Thanks to Penguin Random House of Canada for providing me with copies of these books in exchange for honest reviews.

9 thoughts on “DNF Chronicles: Two for the price of one

  1. Bust. I just put Macbeth on my mental list to add to my library holds. I am going to feel good about letting it go now as in true library fashion ALL of the good holds came in at once and I’ll be swamped for a while.

  2. I have the Macbeth – but now I don’t feel just so excited 😁 I start a lot if books and then don’t read on if they haven’t grabbed me so I’m with you on the benefits of a DNF.

  3. I’ve only DNF’d two this year, which is low for me. I’m also about to join a “reading the bible as literature” read along, so your comment about biblical prose gave me pause 😁 only the gospels tho. Can one DNF the Bible?? Lol

    • I would love to hear about it if you do DNF the Bible. The Old Testament has better stories but there’s a lot of “so and so beget so and so” over and over.
      I think I’ve DNF’d like 4 which is probably a record for me!

  4. The bible *is* a slog. Which is too bad, because there are lots of good stories there. I tried reading it in high school after my English teacher went on about how important it was for writers and readers to read the bible for all the literary references to it. I didn’t get very far.

    Too bad about MacBeth – when I saw Jo Nesbo was writing it, I thought it might be kind of cool. Oh well… another one I don’t have to read!

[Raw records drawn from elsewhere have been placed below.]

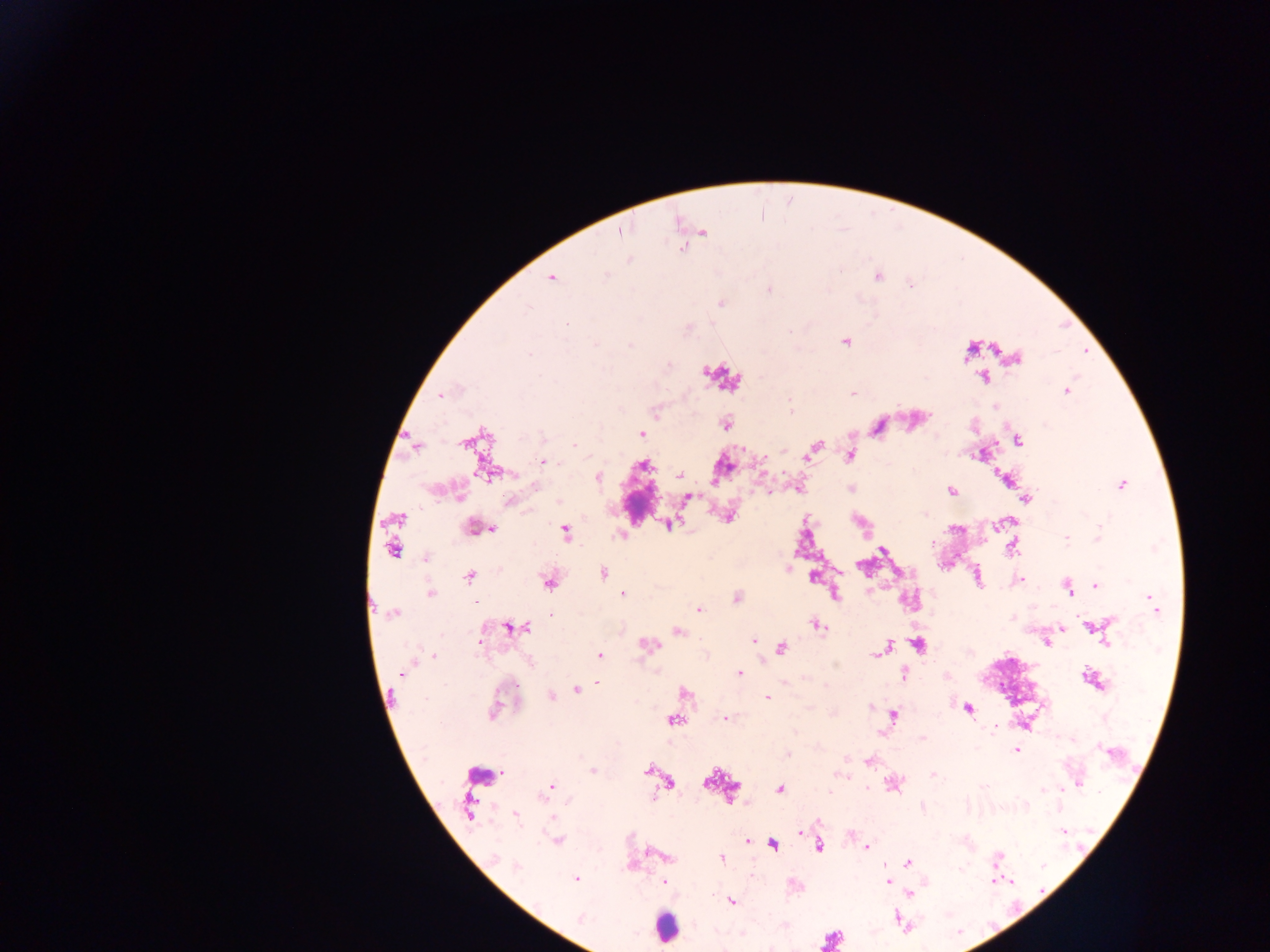

field of view = single
preparation = thick blood smear
capture = mobile-phone photograph through a microscope
image size = 1270×952 pixels
country = Ghana
leukocyte locations = approximate centers as {x, y} in pixels: {721, 377}, {665, 928}
Plasmodium parasite locations = approximate centers as {x, y} in pixels: {619, 231}, {703, 231}, {681, 248}, {630, 260}, {606, 276}, {878, 277}, {552, 278}, {911, 286}, {768, 290}, {721, 303}, {566, 324}, {687, 328}, {845, 341}, {596, 344}, {630, 345}, {530, 354}, {1016, 359}, {983, 378}, {1066, 390}, {853, 394}, {441, 396}, {995, 406}, {791, 411}, {726, 424}, {878, 426}, {641, 433}, {1019, 439}, {465, 442}, {575, 445}, {415, 447}, {814, 448}, {850, 455}, {807, 456}, {544, 462}, {643, 466}, {487, 472}, {680, 476}, {598, 477}, {1122, 484}, {536, 487}, {951, 491}, {767, 492}, {460, 497}, {688, 498}, {1026, 499}, {560, 501}, {510, 502}, {926, 514}, {728, 517}, {396, 519}, {670, 525}, {476, 528}, {493, 529}, {566, 532}, {620, 535}, {1066, 538}, {1098, 539}, {932, 543}, {392, 549}, {882, 549}, {1012, 549}, {426, 557}, {603, 573}, {469, 576}, {813, 577}, {1020, 579}, {549, 583}, {1096, 585}, {1067, 588}, {430, 594}, {623, 594}, {835, 596}, {737, 598}, {1152, 601}, {476, 603}, {699, 609}, {393, 614}, {551, 616}, {818, 626}, {1089, 627}, {511, 628}, {523, 628}, {1061, 628}, {678, 632}, {753, 641}, {480, 642}, {1107, 642}, {1047, 643}, {647, 644}, {918, 645}, {886, 647}, {782, 648}, {881, 651}, {876, 654}, {433, 656}, {600, 656}, {739, 672}, {401, 675}, {903, 676}, {598, 684}, {577, 690}, {685, 692}, {551, 697}, {767, 698}, {870, 707}, {967, 709}, {493, 712}, {894, 715}, {725, 718}, {674, 720}, {995, 729}, {922, 738}, {1104, 750}, {1017, 751}, {787, 754}, {868, 761}, {592, 771}, {647, 771}, {933, 775}, {668, 782}, {1079, 782}, {550, 786}, {983, 786}, {780, 789}, {1043, 789}, {829, 792}, {515, 816}, {800, 832}, {1064, 832}, {557, 841}, {748, 841}, {773, 845}, {819, 847}, {866, 847}, {496, 859}, {722, 859}, {997, 859}, {908, 863}, {517, 867}, {576, 879}, {994, 880}, {888, 881}, {663, 882}, {910, 894}, {731, 901}, {580, 919}, {832, 939}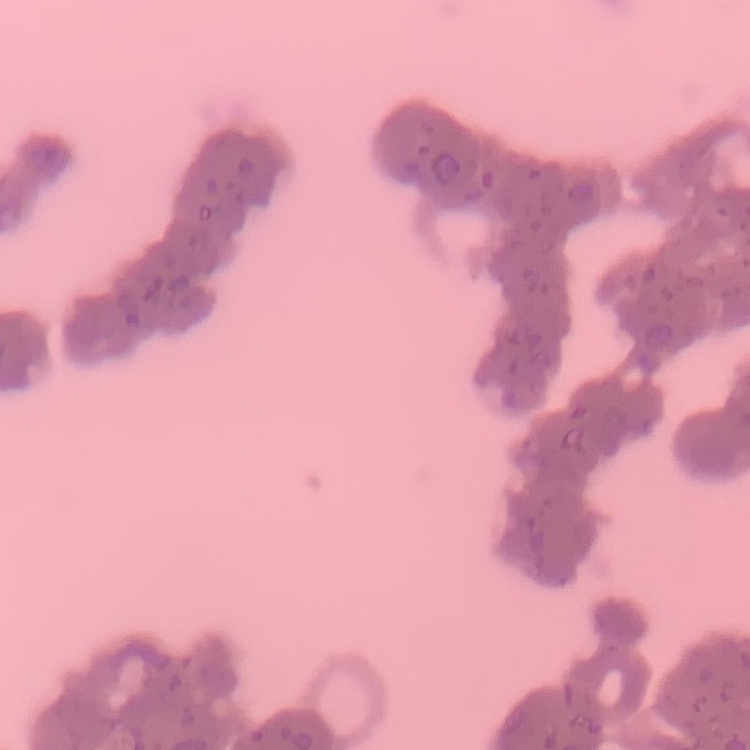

    Have you read Sweetness in the Belly by Camilla Gibb? It’s about a woman who travels to Ethiopia during the time of the Civil War. It’s been a while since I read it, but I think it was near the beginning of the war, in the 70s. It’s also a love story.

    • Right? I agree about the stories but it’s not really a book you can read cover to cover.

      I was totally bummed about the Nesbo for the same reason. Maybe my expectations were too high. It can’t be easy to write a story based on one that’s so well known.

      I haven’t! I’ve read Gibb’s memoir, This is Happy which I really enjoyed. I will have to look out for that one – thanks!

  5. I feel your pain, but am glad you’re finally liberated. I never used t oDNF but ocne i started my blog I knew there was no way I could finish everything and if I finished the bad stuff I’d write nothing but bitchy reviews!

    I loved New Boy, but am definitely taking a pass on this one. Thanks for saving me from it.